→ PAGE EXCERPT:
══════════════════════════════

This is a blazingly original piece of work, directed with great style by Fletcher Moules and essentially serving as a long-form video for Scott “Kid Cudi” Mescudi’s upcoming album, also titled “Entergalactic.” The fusion of music and narrative works wonderfully as we follow a group of well-drawn (in more ways than one), hilarious, likable and empathetic characters.

Set in a New York brimming with neon-rich shades of purple, maroon, yellow and orange (the style is reminiscent of “Spider-Man: Into the Spider-Verse”), “Entergalactic” stars Kid Cudi as Jabari, a street artist who has recently landed a major deal to turn his graffiti creation “Mr. Rager” into a series of comic books. Shortly after moving into his new, spacious, loft apartment in Manhattan, Jabari runs into his ex-girlfriend Carmen. (In one of the film’s many clever visual touches, the logo on a FedEx truck morphs into a graphic telling us Carmen is the “Ex.”)

Upon hearing about Jabari’s new comic book deal, Carmen’s eyes light up and she suggests they get a drink, soon. Sure enough, Jabari hooks up with Carmen — but in the morning, he makes it clear they should just be friends. It’s time for the next chapter in Jabari’s life.

With Kid Cudi tunes such as “By Design” (with Andre Benjamin), “Do What I Want” and “Willing to Trust” (with Ty Dolla $ign) providing the musical cues, we follow Jabari’s adventures as he gets high with his buddies (as visuals show him riding his bicycle up and away and into the pink skies), working on “Mr. Rager” — and striking up a relationship with a beautiful photographer named Meadow (Jessica Williams) who lives right next door to him. (Upon learning Jabari is considering a romance with a neighbor, his friend tells a fall-down funny story about hooking up with a woman in the laundry room in his building. That sequence alone would earn the film a hard R rating were it a theatrical release.)


Jabari and Carmen stroll through Chinatown in a scene from “Entergalactic.”

Even as “Entergalactic” continues to dazzle us with creative visuals, often involving the countless ways in which light can refract when bouncing off and through windows, a glass of wine, the streets of Chinatown, you name it, the storyline follows that rom- com blueprint. We get the obligatory romantic interlude, walks in the rain, a sex montage and of course a Big Misunderstanding that could easily be cleared up with one simple conversation.

One of the things I loved about “Entergalactic” is how the main characters look like their voice actors, to one degree or another. (Weed dealer Jimmy sort of resembles Timothée Chalamet; Carmen is an exact double for Laura Harrier.) It somehow makes them come across as more “real,” more endearing, more wonderful. This is one of my favorite animated movies of the year.

══════════════════════════════

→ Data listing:
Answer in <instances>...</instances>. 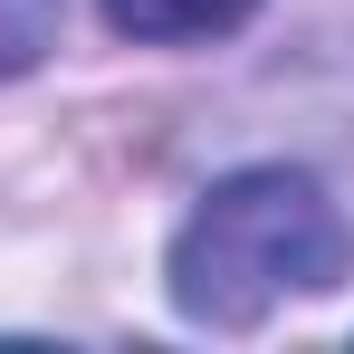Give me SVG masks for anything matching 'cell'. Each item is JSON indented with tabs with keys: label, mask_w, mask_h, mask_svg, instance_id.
<instances>
[{
	"label": "cell",
	"mask_w": 354,
	"mask_h": 354,
	"mask_svg": "<svg viewBox=\"0 0 354 354\" xmlns=\"http://www.w3.org/2000/svg\"><path fill=\"white\" fill-rule=\"evenodd\" d=\"M354 268V221L326 201V182L259 163L201 192V211L173 239V306L192 326H259L278 297H316Z\"/></svg>",
	"instance_id": "1"
},
{
	"label": "cell",
	"mask_w": 354,
	"mask_h": 354,
	"mask_svg": "<svg viewBox=\"0 0 354 354\" xmlns=\"http://www.w3.org/2000/svg\"><path fill=\"white\" fill-rule=\"evenodd\" d=\"M58 10L67 0H0V77H19L58 48Z\"/></svg>",
	"instance_id": "3"
},
{
	"label": "cell",
	"mask_w": 354,
	"mask_h": 354,
	"mask_svg": "<svg viewBox=\"0 0 354 354\" xmlns=\"http://www.w3.org/2000/svg\"><path fill=\"white\" fill-rule=\"evenodd\" d=\"M259 0H106V19H115L124 39H153V48H173V39H221L239 29Z\"/></svg>",
	"instance_id": "2"
}]
</instances>
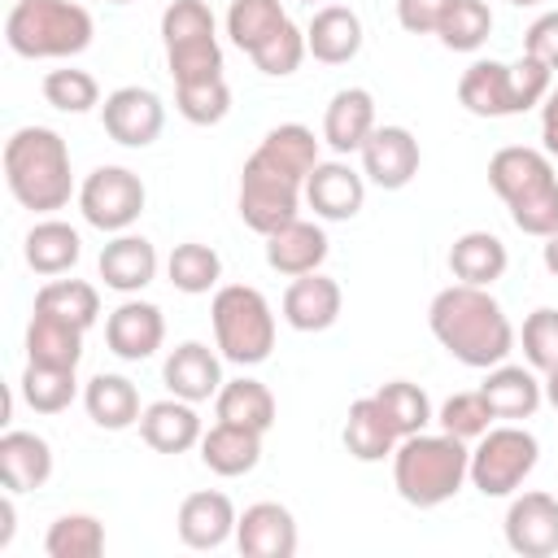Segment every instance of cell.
I'll return each instance as SVG.
<instances>
[{
    "label": "cell",
    "mask_w": 558,
    "mask_h": 558,
    "mask_svg": "<svg viewBox=\"0 0 558 558\" xmlns=\"http://www.w3.org/2000/svg\"><path fill=\"white\" fill-rule=\"evenodd\" d=\"M166 340V318L153 301H122L109 318H105V344L113 357L122 362H144L161 349Z\"/></svg>",
    "instance_id": "obj_14"
},
{
    "label": "cell",
    "mask_w": 558,
    "mask_h": 558,
    "mask_svg": "<svg viewBox=\"0 0 558 558\" xmlns=\"http://www.w3.org/2000/svg\"><path fill=\"white\" fill-rule=\"evenodd\" d=\"M100 279L105 288L131 296L140 288H148L157 279V248L144 240V235H131V231H118L105 248H100Z\"/></svg>",
    "instance_id": "obj_24"
},
{
    "label": "cell",
    "mask_w": 558,
    "mask_h": 558,
    "mask_svg": "<svg viewBox=\"0 0 558 558\" xmlns=\"http://www.w3.org/2000/svg\"><path fill=\"white\" fill-rule=\"evenodd\" d=\"M83 405H87V418L105 432H126L140 423V388L126 379V375H92L87 388H83Z\"/></svg>",
    "instance_id": "obj_29"
},
{
    "label": "cell",
    "mask_w": 558,
    "mask_h": 558,
    "mask_svg": "<svg viewBox=\"0 0 558 558\" xmlns=\"http://www.w3.org/2000/svg\"><path fill=\"white\" fill-rule=\"evenodd\" d=\"M257 157H262L266 166H275V170H283V174H292V179L305 183L310 170L318 166V140H314V131L301 126V122H279V126H270V131L262 135Z\"/></svg>",
    "instance_id": "obj_33"
},
{
    "label": "cell",
    "mask_w": 558,
    "mask_h": 558,
    "mask_svg": "<svg viewBox=\"0 0 558 558\" xmlns=\"http://www.w3.org/2000/svg\"><path fill=\"white\" fill-rule=\"evenodd\" d=\"M235 523H240V514H235L231 497L218 493V488L187 493L183 506H179V519H174L179 541L187 549H218V545H227L235 536Z\"/></svg>",
    "instance_id": "obj_15"
},
{
    "label": "cell",
    "mask_w": 558,
    "mask_h": 558,
    "mask_svg": "<svg viewBox=\"0 0 558 558\" xmlns=\"http://www.w3.org/2000/svg\"><path fill=\"white\" fill-rule=\"evenodd\" d=\"M436 423H440V432H449V436H458V440H480V436L493 427V410H488V401H484L480 388H475V392H453V397L440 405Z\"/></svg>",
    "instance_id": "obj_46"
},
{
    "label": "cell",
    "mask_w": 558,
    "mask_h": 558,
    "mask_svg": "<svg viewBox=\"0 0 558 558\" xmlns=\"http://www.w3.org/2000/svg\"><path fill=\"white\" fill-rule=\"evenodd\" d=\"M214 410L222 423H240V427H253V432H270L275 427V392L262 384V379H227L214 397Z\"/></svg>",
    "instance_id": "obj_32"
},
{
    "label": "cell",
    "mask_w": 558,
    "mask_h": 558,
    "mask_svg": "<svg viewBox=\"0 0 558 558\" xmlns=\"http://www.w3.org/2000/svg\"><path fill=\"white\" fill-rule=\"evenodd\" d=\"M26 266L35 270V275H48V279H57V275H65V270H74V262L83 257V240H78V231L70 227V222H61V218H44V222H35L31 231H26Z\"/></svg>",
    "instance_id": "obj_30"
},
{
    "label": "cell",
    "mask_w": 558,
    "mask_h": 558,
    "mask_svg": "<svg viewBox=\"0 0 558 558\" xmlns=\"http://www.w3.org/2000/svg\"><path fill=\"white\" fill-rule=\"evenodd\" d=\"M375 131V96L366 87H340L331 100H327V113H323V140L331 153L349 157V153H362V144L371 140Z\"/></svg>",
    "instance_id": "obj_19"
},
{
    "label": "cell",
    "mask_w": 558,
    "mask_h": 558,
    "mask_svg": "<svg viewBox=\"0 0 558 558\" xmlns=\"http://www.w3.org/2000/svg\"><path fill=\"white\" fill-rule=\"evenodd\" d=\"M35 314H48V318H61V323L87 331L100 318V292L87 279H48L35 292Z\"/></svg>",
    "instance_id": "obj_34"
},
{
    "label": "cell",
    "mask_w": 558,
    "mask_h": 558,
    "mask_svg": "<svg viewBox=\"0 0 558 558\" xmlns=\"http://www.w3.org/2000/svg\"><path fill=\"white\" fill-rule=\"evenodd\" d=\"M209 318H214V340H218L227 362L257 366V362L270 357V349H275V310L257 288H248V283L218 288L214 305H209Z\"/></svg>",
    "instance_id": "obj_5"
},
{
    "label": "cell",
    "mask_w": 558,
    "mask_h": 558,
    "mask_svg": "<svg viewBox=\"0 0 558 558\" xmlns=\"http://www.w3.org/2000/svg\"><path fill=\"white\" fill-rule=\"evenodd\" d=\"M305 48L323 65H344L362 52V17L349 4H323L314 9L305 26Z\"/></svg>",
    "instance_id": "obj_22"
},
{
    "label": "cell",
    "mask_w": 558,
    "mask_h": 558,
    "mask_svg": "<svg viewBox=\"0 0 558 558\" xmlns=\"http://www.w3.org/2000/svg\"><path fill=\"white\" fill-rule=\"evenodd\" d=\"M493 418H506V423H519V418H532L545 401V384L536 379L532 366H510V362H497L488 366V379L480 384Z\"/></svg>",
    "instance_id": "obj_20"
},
{
    "label": "cell",
    "mask_w": 558,
    "mask_h": 558,
    "mask_svg": "<svg viewBox=\"0 0 558 558\" xmlns=\"http://www.w3.org/2000/svg\"><path fill=\"white\" fill-rule=\"evenodd\" d=\"M39 92L61 113H87V109L100 105V83L87 70H70V65L65 70H48L44 83H39Z\"/></svg>",
    "instance_id": "obj_44"
},
{
    "label": "cell",
    "mask_w": 558,
    "mask_h": 558,
    "mask_svg": "<svg viewBox=\"0 0 558 558\" xmlns=\"http://www.w3.org/2000/svg\"><path fill=\"white\" fill-rule=\"evenodd\" d=\"M283 22H288L283 0H231V9H227V35L240 52L262 48Z\"/></svg>",
    "instance_id": "obj_37"
},
{
    "label": "cell",
    "mask_w": 558,
    "mask_h": 558,
    "mask_svg": "<svg viewBox=\"0 0 558 558\" xmlns=\"http://www.w3.org/2000/svg\"><path fill=\"white\" fill-rule=\"evenodd\" d=\"M161 379H166L170 397H183V401H192V405L218 397V388L227 384L218 353H214L209 344H201V340H183L179 349H170V357H166V366H161Z\"/></svg>",
    "instance_id": "obj_17"
},
{
    "label": "cell",
    "mask_w": 558,
    "mask_h": 558,
    "mask_svg": "<svg viewBox=\"0 0 558 558\" xmlns=\"http://www.w3.org/2000/svg\"><path fill=\"white\" fill-rule=\"evenodd\" d=\"M471 480V449L449 432H414L392 449V484L405 506L436 510Z\"/></svg>",
    "instance_id": "obj_3"
},
{
    "label": "cell",
    "mask_w": 558,
    "mask_h": 558,
    "mask_svg": "<svg viewBox=\"0 0 558 558\" xmlns=\"http://www.w3.org/2000/svg\"><path fill=\"white\" fill-rule=\"evenodd\" d=\"M458 100L475 118H510L514 92H510V65L506 61H471L458 78Z\"/></svg>",
    "instance_id": "obj_26"
},
{
    "label": "cell",
    "mask_w": 558,
    "mask_h": 558,
    "mask_svg": "<svg viewBox=\"0 0 558 558\" xmlns=\"http://www.w3.org/2000/svg\"><path fill=\"white\" fill-rule=\"evenodd\" d=\"M13 527H17V510H13V493L4 488V497H0V549L13 541Z\"/></svg>",
    "instance_id": "obj_54"
},
{
    "label": "cell",
    "mask_w": 558,
    "mask_h": 558,
    "mask_svg": "<svg viewBox=\"0 0 558 558\" xmlns=\"http://www.w3.org/2000/svg\"><path fill=\"white\" fill-rule=\"evenodd\" d=\"M362 201H366V179L349 161H318L305 179V205L327 222L357 218Z\"/></svg>",
    "instance_id": "obj_16"
},
{
    "label": "cell",
    "mask_w": 558,
    "mask_h": 558,
    "mask_svg": "<svg viewBox=\"0 0 558 558\" xmlns=\"http://www.w3.org/2000/svg\"><path fill=\"white\" fill-rule=\"evenodd\" d=\"M96 22L74 0H17L4 17V39L26 61H61L92 48Z\"/></svg>",
    "instance_id": "obj_4"
},
{
    "label": "cell",
    "mask_w": 558,
    "mask_h": 558,
    "mask_svg": "<svg viewBox=\"0 0 558 558\" xmlns=\"http://www.w3.org/2000/svg\"><path fill=\"white\" fill-rule=\"evenodd\" d=\"M140 436H144V445L157 449V453H187L192 445H201L205 427H201V414H196L192 401L166 397V401L144 405V414H140Z\"/></svg>",
    "instance_id": "obj_21"
},
{
    "label": "cell",
    "mask_w": 558,
    "mask_h": 558,
    "mask_svg": "<svg viewBox=\"0 0 558 558\" xmlns=\"http://www.w3.org/2000/svg\"><path fill=\"white\" fill-rule=\"evenodd\" d=\"M506 266H510V253L493 231H462L449 248L453 279L471 283V288H493L506 275Z\"/></svg>",
    "instance_id": "obj_28"
},
{
    "label": "cell",
    "mask_w": 558,
    "mask_h": 558,
    "mask_svg": "<svg viewBox=\"0 0 558 558\" xmlns=\"http://www.w3.org/2000/svg\"><path fill=\"white\" fill-rule=\"evenodd\" d=\"M418 140L405 126H375L362 144V174L384 192H401L418 174Z\"/></svg>",
    "instance_id": "obj_11"
},
{
    "label": "cell",
    "mask_w": 558,
    "mask_h": 558,
    "mask_svg": "<svg viewBox=\"0 0 558 558\" xmlns=\"http://www.w3.org/2000/svg\"><path fill=\"white\" fill-rule=\"evenodd\" d=\"M327 262V231L318 222H305V218H292L288 227L270 231L266 235V266L275 275H310Z\"/></svg>",
    "instance_id": "obj_23"
},
{
    "label": "cell",
    "mask_w": 558,
    "mask_h": 558,
    "mask_svg": "<svg viewBox=\"0 0 558 558\" xmlns=\"http://www.w3.org/2000/svg\"><path fill=\"white\" fill-rule=\"evenodd\" d=\"M449 4L453 0H397V22L410 35H436V26L449 13Z\"/></svg>",
    "instance_id": "obj_51"
},
{
    "label": "cell",
    "mask_w": 558,
    "mask_h": 558,
    "mask_svg": "<svg viewBox=\"0 0 558 558\" xmlns=\"http://www.w3.org/2000/svg\"><path fill=\"white\" fill-rule=\"evenodd\" d=\"M174 109L192 126H218L231 113V87L227 78H196V83H174Z\"/></svg>",
    "instance_id": "obj_42"
},
{
    "label": "cell",
    "mask_w": 558,
    "mask_h": 558,
    "mask_svg": "<svg viewBox=\"0 0 558 558\" xmlns=\"http://www.w3.org/2000/svg\"><path fill=\"white\" fill-rule=\"evenodd\" d=\"M545 401H549V405L558 410V366H554V371L545 375Z\"/></svg>",
    "instance_id": "obj_56"
},
{
    "label": "cell",
    "mask_w": 558,
    "mask_h": 558,
    "mask_svg": "<svg viewBox=\"0 0 558 558\" xmlns=\"http://www.w3.org/2000/svg\"><path fill=\"white\" fill-rule=\"evenodd\" d=\"M305 31L301 26H292V22H283L262 48H253L248 57H253V65L262 70V74H270V78H288V74H296V65L305 61Z\"/></svg>",
    "instance_id": "obj_45"
},
{
    "label": "cell",
    "mask_w": 558,
    "mask_h": 558,
    "mask_svg": "<svg viewBox=\"0 0 558 558\" xmlns=\"http://www.w3.org/2000/svg\"><path fill=\"white\" fill-rule=\"evenodd\" d=\"M301 201H305L301 179L266 166L257 153L244 161V170H240V218H244V227H253L257 235H270L279 227H288L292 218H301L296 214Z\"/></svg>",
    "instance_id": "obj_7"
},
{
    "label": "cell",
    "mask_w": 558,
    "mask_h": 558,
    "mask_svg": "<svg viewBox=\"0 0 558 558\" xmlns=\"http://www.w3.org/2000/svg\"><path fill=\"white\" fill-rule=\"evenodd\" d=\"M74 397H78V379H74V371L26 362V371H22V401H26L35 414H61Z\"/></svg>",
    "instance_id": "obj_38"
},
{
    "label": "cell",
    "mask_w": 558,
    "mask_h": 558,
    "mask_svg": "<svg viewBox=\"0 0 558 558\" xmlns=\"http://www.w3.org/2000/svg\"><path fill=\"white\" fill-rule=\"evenodd\" d=\"M235 545L244 558H292L301 545L292 510L279 501H253L235 523Z\"/></svg>",
    "instance_id": "obj_13"
},
{
    "label": "cell",
    "mask_w": 558,
    "mask_h": 558,
    "mask_svg": "<svg viewBox=\"0 0 558 558\" xmlns=\"http://www.w3.org/2000/svg\"><path fill=\"white\" fill-rule=\"evenodd\" d=\"M541 462V445L527 427L519 423H501V427H488L475 449H471V484L484 493V497H510Z\"/></svg>",
    "instance_id": "obj_6"
},
{
    "label": "cell",
    "mask_w": 558,
    "mask_h": 558,
    "mask_svg": "<svg viewBox=\"0 0 558 558\" xmlns=\"http://www.w3.org/2000/svg\"><path fill=\"white\" fill-rule=\"evenodd\" d=\"M375 401H379V410L388 414V423H392V432L405 440V436H414V432H427V423H432V401H427V392L418 388V384H410V379H388L379 392H375Z\"/></svg>",
    "instance_id": "obj_39"
},
{
    "label": "cell",
    "mask_w": 558,
    "mask_h": 558,
    "mask_svg": "<svg viewBox=\"0 0 558 558\" xmlns=\"http://www.w3.org/2000/svg\"><path fill=\"white\" fill-rule=\"evenodd\" d=\"M523 357L541 375H549L558 366V310L541 305L523 318Z\"/></svg>",
    "instance_id": "obj_47"
},
{
    "label": "cell",
    "mask_w": 558,
    "mask_h": 558,
    "mask_svg": "<svg viewBox=\"0 0 558 558\" xmlns=\"http://www.w3.org/2000/svg\"><path fill=\"white\" fill-rule=\"evenodd\" d=\"M506 545L523 558L558 554V497L554 493H519L506 510Z\"/></svg>",
    "instance_id": "obj_10"
},
{
    "label": "cell",
    "mask_w": 558,
    "mask_h": 558,
    "mask_svg": "<svg viewBox=\"0 0 558 558\" xmlns=\"http://www.w3.org/2000/svg\"><path fill=\"white\" fill-rule=\"evenodd\" d=\"M541 257H545V270L558 279V231H554V235H545V253H541Z\"/></svg>",
    "instance_id": "obj_55"
},
{
    "label": "cell",
    "mask_w": 558,
    "mask_h": 558,
    "mask_svg": "<svg viewBox=\"0 0 558 558\" xmlns=\"http://www.w3.org/2000/svg\"><path fill=\"white\" fill-rule=\"evenodd\" d=\"M52 475V445L35 432H4L0 436V484L9 493L44 488Z\"/></svg>",
    "instance_id": "obj_25"
},
{
    "label": "cell",
    "mask_w": 558,
    "mask_h": 558,
    "mask_svg": "<svg viewBox=\"0 0 558 558\" xmlns=\"http://www.w3.org/2000/svg\"><path fill=\"white\" fill-rule=\"evenodd\" d=\"M166 275H170V283H174L179 292L201 296V292L218 288V279H222V257H218L209 244H201V240H183V244H174V253L166 257Z\"/></svg>",
    "instance_id": "obj_36"
},
{
    "label": "cell",
    "mask_w": 558,
    "mask_h": 558,
    "mask_svg": "<svg viewBox=\"0 0 558 558\" xmlns=\"http://www.w3.org/2000/svg\"><path fill=\"white\" fill-rule=\"evenodd\" d=\"M554 179V157L541 153V148H523V144H506L488 157V187L514 205V201H527L536 192H545Z\"/></svg>",
    "instance_id": "obj_12"
},
{
    "label": "cell",
    "mask_w": 558,
    "mask_h": 558,
    "mask_svg": "<svg viewBox=\"0 0 558 558\" xmlns=\"http://www.w3.org/2000/svg\"><path fill=\"white\" fill-rule=\"evenodd\" d=\"M105 549V523L96 514H61L44 536L48 558H96Z\"/></svg>",
    "instance_id": "obj_40"
},
{
    "label": "cell",
    "mask_w": 558,
    "mask_h": 558,
    "mask_svg": "<svg viewBox=\"0 0 558 558\" xmlns=\"http://www.w3.org/2000/svg\"><path fill=\"white\" fill-rule=\"evenodd\" d=\"M218 39L214 31V9L205 0H170L161 13V44L166 52L187 48V44H209Z\"/></svg>",
    "instance_id": "obj_43"
},
{
    "label": "cell",
    "mask_w": 558,
    "mask_h": 558,
    "mask_svg": "<svg viewBox=\"0 0 558 558\" xmlns=\"http://www.w3.org/2000/svg\"><path fill=\"white\" fill-rule=\"evenodd\" d=\"M397 440H401V436L392 432V423H388V414L379 410L375 392H371V397H357V401L349 405V418H344V449H349L357 462H384V458H392Z\"/></svg>",
    "instance_id": "obj_31"
},
{
    "label": "cell",
    "mask_w": 558,
    "mask_h": 558,
    "mask_svg": "<svg viewBox=\"0 0 558 558\" xmlns=\"http://www.w3.org/2000/svg\"><path fill=\"white\" fill-rule=\"evenodd\" d=\"M26 362L78 371V362H83V331L70 327V323H61V318L35 314L31 327H26Z\"/></svg>",
    "instance_id": "obj_35"
},
{
    "label": "cell",
    "mask_w": 558,
    "mask_h": 558,
    "mask_svg": "<svg viewBox=\"0 0 558 558\" xmlns=\"http://www.w3.org/2000/svg\"><path fill=\"white\" fill-rule=\"evenodd\" d=\"M113 4H131V0H113Z\"/></svg>",
    "instance_id": "obj_58"
},
{
    "label": "cell",
    "mask_w": 558,
    "mask_h": 558,
    "mask_svg": "<svg viewBox=\"0 0 558 558\" xmlns=\"http://www.w3.org/2000/svg\"><path fill=\"white\" fill-rule=\"evenodd\" d=\"M541 144L549 157H558V87H549V96L541 100Z\"/></svg>",
    "instance_id": "obj_53"
},
{
    "label": "cell",
    "mask_w": 558,
    "mask_h": 558,
    "mask_svg": "<svg viewBox=\"0 0 558 558\" xmlns=\"http://www.w3.org/2000/svg\"><path fill=\"white\" fill-rule=\"evenodd\" d=\"M301 4H318V0H301Z\"/></svg>",
    "instance_id": "obj_59"
},
{
    "label": "cell",
    "mask_w": 558,
    "mask_h": 558,
    "mask_svg": "<svg viewBox=\"0 0 558 558\" xmlns=\"http://www.w3.org/2000/svg\"><path fill=\"white\" fill-rule=\"evenodd\" d=\"M100 122H105V135L113 144H122V148H148L161 135V126H166V105H161L157 92L131 83V87H118V92L105 96Z\"/></svg>",
    "instance_id": "obj_9"
},
{
    "label": "cell",
    "mask_w": 558,
    "mask_h": 558,
    "mask_svg": "<svg viewBox=\"0 0 558 558\" xmlns=\"http://www.w3.org/2000/svg\"><path fill=\"white\" fill-rule=\"evenodd\" d=\"M436 35L449 52H475L493 35V9L484 0H453L449 13L440 17Z\"/></svg>",
    "instance_id": "obj_41"
},
{
    "label": "cell",
    "mask_w": 558,
    "mask_h": 558,
    "mask_svg": "<svg viewBox=\"0 0 558 558\" xmlns=\"http://www.w3.org/2000/svg\"><path fill=\"white\" fill-rule=\"evenodd\" d=\"M523 52L536 57V61H545L549 70H558V9L541 13V17L527 26V35H523Z\"/></svg>",
    "instance_id": "obj_52"
},
{
    "label": "cell",
    "mask_w": 558,
    "mask_h": 558,
    "mask_svg": "<svg viewBox=\"0 0 558 558\" xmlns=\"http://www.w3.org/2000/svg\"><path fill=\"white\" fill-rule=\"evenodd\" d=\"M340 305H344V292L331 275H296L283 292V323L296 327V331H327L336 318H340Z\"/></svg>",
    "instance_id": "obj_18"
},
{
    "label": "cell",
    "mask_w": 558,
    "mask_h": 558,
    "mask_svg": "<svg viewBox=\"0 0 558 558\" xmlns=\"http://www.w3.org/2000/svg\"><path fill=\"white\" fill-rule=\"evenodd\" d=\"M166 61H170L174 83H196V78H218L222 74V48H218V39L174 48V52H166Z\"/></svg>",
    "instance_id": "obj_49"
},
{
    "label": "cell",
    "mask_w": 558,
    "mask_h": 558,
    "mask_svg": "<svg viewBox=\"0 0 558 558\" xmlns=\"http://www.w3.org/2000/svg\"><path fill=\"white\" fill-rule=\"evenodd\" d=\"M144 201H148L144 179L135 170H126V166H96L78 183V209H83V218L96 231H109V235L131 231L135 218L144 214Z\"/></svg>",
    "instance_id": "obj_8"
},
{
    "label": "cell",
    "mask_w": 558,
    "mask_h": 558,
    "mask_svg": "<svg viewBox=\"0 0 558 558\" xmlns=\"http://www.w3.org/2000/svg\"><path fill=\"white\" fill-rule=\"evenodd\" d=\"M510 4H519V9H523V4H541V0H510Z\"/></svg>",
    "instance_id": "obj_57"
},
{
    "label": "cell",
    "mask_w": 558,
    "mask_h": 558,
    "mask_svg": "<svg viewBox=\"0 0 558 558\" xmlns=\"http://www.w3.org/2000/svg\"><path fill=\"white\" fill-rule=\"evenodd\" d=\"M4 183L22 209L52 214L74 196L70 148L52 126H17L4 140Z\"/></svg>",
    "instance_id": "obj_2"
},
{
    "label": "cell",
    "mask_w": 558,
    "mask_h": 558,
    "mask_svg": "<svg viewBox=\"0 0 558 558\" xmlns=\"http://www.w3.org/2000/svg\"><path fill=\"white\" fill-rule=\"evenodd\" d=\"M549 87H554V70L545 61H536L527 52L519 61H510V92H514V109L519 113L532 109V105H541L549 96Z\"/></svg>",
    "instance_id": "obj_50"
},
{
    "label": "cell",
    "mask_w": 558,
    "mask_h": 558,
    "mask_svg": "<svg viewBox=\"0 0 558 558\" xmlns=\"http://www.w3.org/2000/svg\"><path fill=\"white\" fill-rule=\"evenodd\" d=\"M201 462H205L214 475H227V480L248 475V471L262 462V432L218 418V423L201 436Z\"/></svg>",
    "instance_id": "obj_27"
},
{
    "label": "cell",
    "mask_w": 558,
    "mask_h": 558,
    "mask_svg": "<svg viewBox=\"0 0 558 558\" xmlns=\"http://www.w3.org/2000/svg\"><path fill=\"white\" fill-rule=\"evenodd\" d=\"M427 327L440 340V349L471 371H488L506 362L514 349V327L488 288H471V283L440 288L427 305Z\"/></svg>",
    "instance_id": "obj_1"
},
{
    "label": "cell",
    "mask_w": 558,
    "mask_h": 558,
    "mask_svg": "<svg viewBox=\"0 0 558 558\" xmlns=\"http://www.w3.org/2000/svg\"><path fill=\"white\" fill-rule=\"evenodd\" d=\"M510 222H514L523 235H536V240L554 235V231H558V183H549L545 192H536V196H527V201H514V205H510Z\"/></svg>",
    "instance_id": "obj_48"
}]
</instances>
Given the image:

══════════════════════════════

→ WHAT IS ASKED:
**A.** Reproduce the passage of the Entergalactic review from "Upon hearing about" up to and including "in Jabari’s life.".
**B.** List every Kid Cudi song title named in the Entergalactic review.

→ EXERCISE SOLUTIONS:
**A.**
Upon hearing about Jabari’s new comic book deal, Carmen’s eyes light up and she suggests they get a drink, soon. Sure enough, Jabari hooks up with Carmen — but in the morning, he makes it clear they should just be friends. It’s time for the next chapter in Jabari’s life.

**B.**
"By Design"
"Do What I Want"
"Willing to Trust"